A lot of resources have been created for best practices when conducting a Manual J calculation—and for good reason, since a Manual J is a protocol that is dependent on the user’s inputs and assumptions. Anecdotal evidence from across the industry suggests that the majority of Manual J calculations are oversized, so let’s identify common Manual J errors that contribute to system oversizing.

Use of Safety Factors

Safety factors are integral throughout any type of system design application, as they serve to provide a buffer between theoretical estimates and practical uncertainties. In engineering, they are often applied to load bearing infrastructure such as bridges, which are intentionally built much stronger than needed for normal usage to allow for emergency situations, unexpected loads, misuse, or degradation.
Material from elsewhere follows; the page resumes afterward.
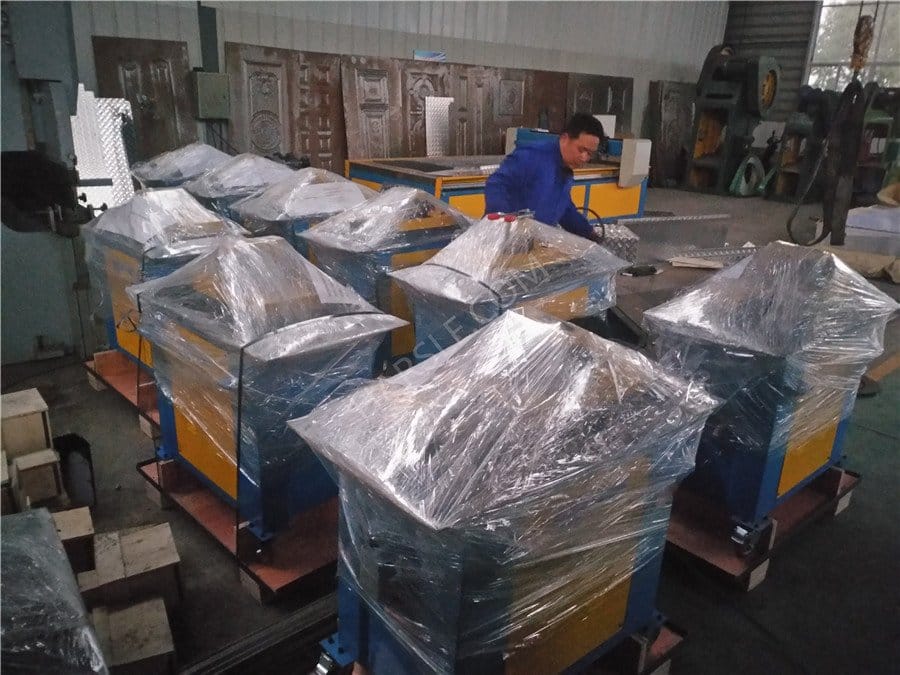 Máquina de conformação de fechaduras Bangladesh-SA-12HB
However, the use of safety factors is not necessary when performing a Manual J calculation. Research indicates that the Manual J procedure provides an inherent safety factor to the estimate due to the use of conservative assumptions in its methodology. When the load calculation is based on accurate information, no type of safety factor is required at all. However, when there is uncertainty pertaining to aspects of the home’s construction, it is tempting to use safety factors to correct for any ‘errors’ in the load calculation. In this scenario, it is best for the designer to conduct the relevant tests needed to fill the gaps. Alternatively, the designer may choose to make conservative estimates about the performance of systems under consideration. If taking the latter approach, it is integral to document all assumptions and make sure that all stakeholders comprehend and agree with these assumptions before proceeding with the design.

Air Infiltration Rates

When it comes to Manual J’s, the air infiltration rate is one of the most sensitive variables as it can constitute anywhere from 20-40% of the heating load calculation. Therefore, any errors in input variables drastically affect the final estimate. While Table 5A from the Manual J documentation lays out a simplified way to estimate infiltration rates, blower door tests are the preferred way to obtain those results. If the Table 5A method is being used, it is essential to account for factors such as the home’s age and existing weatherization measures when approximating how ‘leaky’ a home is. If local codes contain a fresh air requirement (typically given in ACH), it is incorrect to assume the infiltration rate meets this requirement and use it as an input value for Manual J’s. Lastly, rule-of-thumb estimates should not be applied to infiltration input values given the variability between home infiltration rates.